*Task details*
Print every line of the entries, unchanged, from the line containing "What is the" up to and including the last line of the entries.

>> Start Extracted records

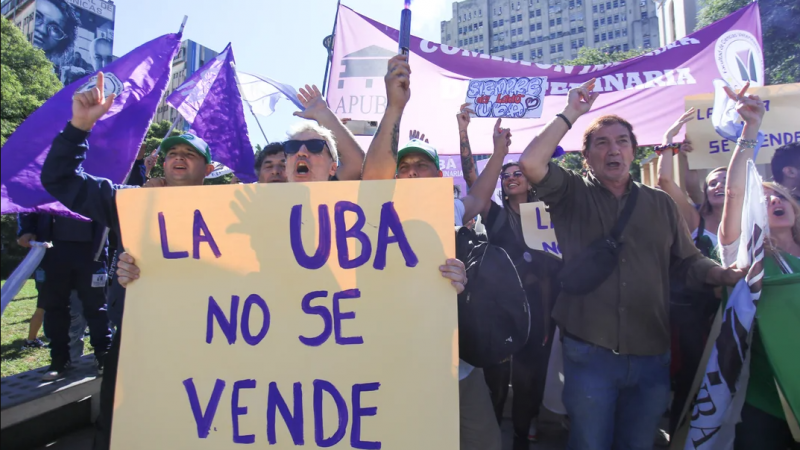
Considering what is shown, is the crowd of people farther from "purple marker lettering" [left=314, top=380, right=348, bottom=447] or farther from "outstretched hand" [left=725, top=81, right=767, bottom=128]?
"purple marker lettering" [left=314, top=380, right=348, bottom=447]

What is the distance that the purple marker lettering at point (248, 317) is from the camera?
1.47 meters

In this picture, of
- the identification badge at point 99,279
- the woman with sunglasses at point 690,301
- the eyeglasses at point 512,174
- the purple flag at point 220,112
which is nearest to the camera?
the woman with sunglasses at point 690,301

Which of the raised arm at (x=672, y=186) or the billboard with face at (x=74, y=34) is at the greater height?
the billboard with face at (x=74, y=34)

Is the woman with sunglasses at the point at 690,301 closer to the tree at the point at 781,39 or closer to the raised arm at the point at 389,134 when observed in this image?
the raised arm at the point at 389,134

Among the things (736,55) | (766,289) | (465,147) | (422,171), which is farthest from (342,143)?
(736,55)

>> End Extracted records

*Expected answer*
What is the distance that the purple marker lettering at point (248, 317) is from the camera?
1.47 meters

In this picture, of
- the identification badge at point 99,279
- the woman with sunglasses at point 690,301
- the eyeglasses at point 512,174
- the purple flag at point 220,112
which is nearest to the camera?
the woman with sunglasses at point 690,301

Which of the raised arm at (x=672, y=186) or the billboard with face at (x=74, y=34) is at the greater height?
the billboard with face at (x=74, y=34)

Is the woman with sunglasses at the point at 690,301 closer to the tree at the point at 781,39 or closer to the raised arm at the point at 389,134 when observed in this image?
the raised arm at the point at 389,134

Among the things (736,55) | (766,289) | (465,147) | (422,171), which is farthest from (342,143)?
(736,55)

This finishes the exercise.